*EXERCISE INSTRUCTIONS:*
[1] In the E2 mechanism passage, replace "substrate" with "reactant" and write out the part that begins at the words "8.1.1 E2 Mechanism" and ends after "example for discussion.".
[2] Decide whether each statement below agrees with the E2 mechanism passage. Answer yes or no for each, and quote the words from the passage that decide it.
(a) The E2 reaction rate depends only on the concentration of the substrate.
(b) The E2 mechanism is a single-step concerted reaction.
(c) The base, OH–, attacks a β-hydrogen.

*PAGE EXCERPT:*
8.1.1 E2 Mechanism
The E2 mechanism is the bimolecular elimination mechanism, and the reaction rate depends on the concentration of both the substrate and base. We will take the elimination reaction of 2-bromo-2-methylpropane as an example for discussion.
The E2 mechanism is also a single-step concerted reaction, similar to SN2, with multiple electron pair transfers that happen at the same time.
The base, OH–, uses its electron pair to attack a β-hydrogen on β-carbon and starts to form a bond; at the same time, the β C-H sigma bond begins to move in to become the π bond of a double bond, and meanwhile Br begins to depart by taking the bonding electrons with it. A transition state is formed in the reaction process with partially breaking and partially forming bonds. At the completion of the reaction, the C=C double bond and H2O molecule are fully formed, with Br– leaving completely.

Dataset entries:
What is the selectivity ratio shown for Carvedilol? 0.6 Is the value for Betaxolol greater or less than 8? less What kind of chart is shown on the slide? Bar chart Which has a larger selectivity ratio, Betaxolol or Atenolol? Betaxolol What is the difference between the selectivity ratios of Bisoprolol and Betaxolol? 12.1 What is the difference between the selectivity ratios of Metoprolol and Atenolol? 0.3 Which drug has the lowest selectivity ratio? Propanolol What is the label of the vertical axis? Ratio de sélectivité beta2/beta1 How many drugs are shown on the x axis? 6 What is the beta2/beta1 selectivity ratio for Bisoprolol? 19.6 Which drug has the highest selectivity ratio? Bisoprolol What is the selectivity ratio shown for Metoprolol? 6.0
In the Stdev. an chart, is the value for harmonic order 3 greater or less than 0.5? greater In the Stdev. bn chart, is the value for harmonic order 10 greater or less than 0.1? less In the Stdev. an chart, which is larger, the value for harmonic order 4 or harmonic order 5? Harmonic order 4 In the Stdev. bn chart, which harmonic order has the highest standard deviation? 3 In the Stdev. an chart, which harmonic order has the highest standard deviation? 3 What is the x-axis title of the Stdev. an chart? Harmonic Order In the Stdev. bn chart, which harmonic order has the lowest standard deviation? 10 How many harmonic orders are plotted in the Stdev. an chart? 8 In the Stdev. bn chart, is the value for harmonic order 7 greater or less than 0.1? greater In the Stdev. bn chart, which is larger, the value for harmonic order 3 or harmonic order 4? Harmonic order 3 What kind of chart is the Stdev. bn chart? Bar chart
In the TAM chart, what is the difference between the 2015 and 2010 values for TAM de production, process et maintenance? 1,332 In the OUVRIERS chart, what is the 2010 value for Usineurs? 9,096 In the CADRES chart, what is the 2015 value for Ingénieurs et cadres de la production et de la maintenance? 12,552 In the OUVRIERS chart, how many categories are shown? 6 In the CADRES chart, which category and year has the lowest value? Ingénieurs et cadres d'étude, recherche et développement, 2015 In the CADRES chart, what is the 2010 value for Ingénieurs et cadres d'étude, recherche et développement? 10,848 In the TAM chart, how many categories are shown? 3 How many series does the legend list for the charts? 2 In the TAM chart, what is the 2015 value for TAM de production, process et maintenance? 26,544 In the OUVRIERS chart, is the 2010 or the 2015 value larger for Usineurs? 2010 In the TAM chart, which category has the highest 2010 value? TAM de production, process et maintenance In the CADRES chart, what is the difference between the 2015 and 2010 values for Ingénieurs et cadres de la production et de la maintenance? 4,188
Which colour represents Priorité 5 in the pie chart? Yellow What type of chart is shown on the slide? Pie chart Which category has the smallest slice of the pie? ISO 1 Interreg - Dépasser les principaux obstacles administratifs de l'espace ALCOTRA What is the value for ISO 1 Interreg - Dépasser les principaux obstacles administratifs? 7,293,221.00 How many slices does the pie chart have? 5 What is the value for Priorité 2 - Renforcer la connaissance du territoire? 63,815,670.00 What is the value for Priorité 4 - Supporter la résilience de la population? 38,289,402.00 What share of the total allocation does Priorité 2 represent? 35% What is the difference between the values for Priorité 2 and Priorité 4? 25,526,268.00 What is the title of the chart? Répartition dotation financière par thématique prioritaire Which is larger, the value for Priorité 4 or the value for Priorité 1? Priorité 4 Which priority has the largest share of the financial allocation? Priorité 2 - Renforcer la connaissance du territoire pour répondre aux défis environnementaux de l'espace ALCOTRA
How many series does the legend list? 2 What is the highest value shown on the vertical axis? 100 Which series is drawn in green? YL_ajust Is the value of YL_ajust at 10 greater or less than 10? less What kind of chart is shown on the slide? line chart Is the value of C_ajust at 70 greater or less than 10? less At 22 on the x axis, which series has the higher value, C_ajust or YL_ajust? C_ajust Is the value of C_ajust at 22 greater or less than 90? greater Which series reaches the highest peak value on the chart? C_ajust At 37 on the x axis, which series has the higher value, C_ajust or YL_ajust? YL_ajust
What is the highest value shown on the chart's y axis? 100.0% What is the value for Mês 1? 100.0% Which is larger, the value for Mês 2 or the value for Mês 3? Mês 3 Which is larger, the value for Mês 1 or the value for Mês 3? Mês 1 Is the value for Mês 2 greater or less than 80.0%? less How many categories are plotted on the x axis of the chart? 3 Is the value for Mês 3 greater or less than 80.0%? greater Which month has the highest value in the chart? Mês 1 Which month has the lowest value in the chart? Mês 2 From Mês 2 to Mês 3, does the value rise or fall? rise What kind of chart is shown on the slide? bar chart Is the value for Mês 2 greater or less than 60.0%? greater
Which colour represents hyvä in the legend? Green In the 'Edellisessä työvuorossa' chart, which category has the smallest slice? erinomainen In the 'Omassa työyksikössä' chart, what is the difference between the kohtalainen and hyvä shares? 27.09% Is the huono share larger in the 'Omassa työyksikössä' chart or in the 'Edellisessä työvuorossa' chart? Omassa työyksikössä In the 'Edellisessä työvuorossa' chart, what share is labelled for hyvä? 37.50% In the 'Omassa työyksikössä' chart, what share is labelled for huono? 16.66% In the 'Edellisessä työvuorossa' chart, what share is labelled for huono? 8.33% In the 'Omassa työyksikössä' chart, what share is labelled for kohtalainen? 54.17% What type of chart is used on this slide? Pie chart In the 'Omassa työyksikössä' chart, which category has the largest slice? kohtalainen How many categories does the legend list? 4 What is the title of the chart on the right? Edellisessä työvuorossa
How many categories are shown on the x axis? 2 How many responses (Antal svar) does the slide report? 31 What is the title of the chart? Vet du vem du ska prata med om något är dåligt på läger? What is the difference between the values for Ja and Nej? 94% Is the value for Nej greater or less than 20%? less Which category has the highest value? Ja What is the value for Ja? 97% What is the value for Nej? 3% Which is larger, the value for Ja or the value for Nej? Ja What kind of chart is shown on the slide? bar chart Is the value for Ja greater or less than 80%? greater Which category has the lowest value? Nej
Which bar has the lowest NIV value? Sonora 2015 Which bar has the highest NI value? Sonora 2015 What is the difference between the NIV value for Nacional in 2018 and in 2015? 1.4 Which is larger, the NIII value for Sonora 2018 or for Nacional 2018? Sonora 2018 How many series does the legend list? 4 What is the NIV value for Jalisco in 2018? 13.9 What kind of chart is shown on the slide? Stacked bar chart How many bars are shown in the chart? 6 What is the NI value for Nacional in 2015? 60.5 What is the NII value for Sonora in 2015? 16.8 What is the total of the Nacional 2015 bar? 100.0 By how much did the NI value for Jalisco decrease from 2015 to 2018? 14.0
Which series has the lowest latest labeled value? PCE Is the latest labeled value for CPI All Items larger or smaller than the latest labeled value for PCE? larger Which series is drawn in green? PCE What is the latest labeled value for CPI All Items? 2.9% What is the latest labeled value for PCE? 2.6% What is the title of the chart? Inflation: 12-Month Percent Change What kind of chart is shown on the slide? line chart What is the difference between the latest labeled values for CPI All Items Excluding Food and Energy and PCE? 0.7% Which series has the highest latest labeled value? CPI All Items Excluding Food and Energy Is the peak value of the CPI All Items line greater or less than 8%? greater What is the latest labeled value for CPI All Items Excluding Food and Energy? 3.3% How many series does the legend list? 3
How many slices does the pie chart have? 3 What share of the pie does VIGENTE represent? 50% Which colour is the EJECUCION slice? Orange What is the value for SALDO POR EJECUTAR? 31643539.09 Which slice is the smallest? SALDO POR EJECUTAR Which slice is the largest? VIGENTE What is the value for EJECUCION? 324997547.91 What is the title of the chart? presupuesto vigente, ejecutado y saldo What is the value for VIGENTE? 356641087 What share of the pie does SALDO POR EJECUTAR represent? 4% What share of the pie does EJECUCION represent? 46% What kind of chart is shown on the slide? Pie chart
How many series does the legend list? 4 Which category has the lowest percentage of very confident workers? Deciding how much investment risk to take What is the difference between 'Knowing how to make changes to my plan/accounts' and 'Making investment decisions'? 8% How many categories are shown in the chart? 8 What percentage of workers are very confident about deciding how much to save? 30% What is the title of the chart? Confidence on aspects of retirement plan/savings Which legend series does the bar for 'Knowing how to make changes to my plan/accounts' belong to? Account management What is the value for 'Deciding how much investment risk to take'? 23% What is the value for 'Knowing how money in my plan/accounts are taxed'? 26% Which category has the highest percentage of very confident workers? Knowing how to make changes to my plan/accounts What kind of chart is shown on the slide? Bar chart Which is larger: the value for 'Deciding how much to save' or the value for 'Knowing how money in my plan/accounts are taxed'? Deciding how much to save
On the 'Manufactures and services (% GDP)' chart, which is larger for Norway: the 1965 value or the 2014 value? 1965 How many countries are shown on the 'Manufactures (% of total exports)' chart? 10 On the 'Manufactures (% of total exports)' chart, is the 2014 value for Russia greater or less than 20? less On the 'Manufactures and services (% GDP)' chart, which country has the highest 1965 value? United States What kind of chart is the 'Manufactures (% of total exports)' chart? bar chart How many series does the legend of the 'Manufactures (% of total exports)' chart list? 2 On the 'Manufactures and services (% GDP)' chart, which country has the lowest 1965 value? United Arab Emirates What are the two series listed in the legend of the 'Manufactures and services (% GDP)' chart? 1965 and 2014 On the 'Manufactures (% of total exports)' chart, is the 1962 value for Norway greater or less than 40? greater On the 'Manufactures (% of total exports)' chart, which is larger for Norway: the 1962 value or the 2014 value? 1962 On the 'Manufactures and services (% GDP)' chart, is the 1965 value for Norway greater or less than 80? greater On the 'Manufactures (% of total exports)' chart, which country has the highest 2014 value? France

*TASK-BY-TASK OUTPUTS:*
[1]
8.1.1 E2 Mechanism
The E2 mechanism is the bimolecular elimination mechanism, and the reaction rate depends on the concentration of both the reactant and base. We will take the elimination reaction of 2-bromo-2-methylpropane as an example for discussion.

[2]
(a) No: "the reaction rate depends on the concentration of both the substrate and base"
(b) Yes: "The E2 mechanism is also a single-step concerted reaction"
(c) Yes: "The base, OH–, uses its electron pair to attack a β-hydrogen on β-carbon"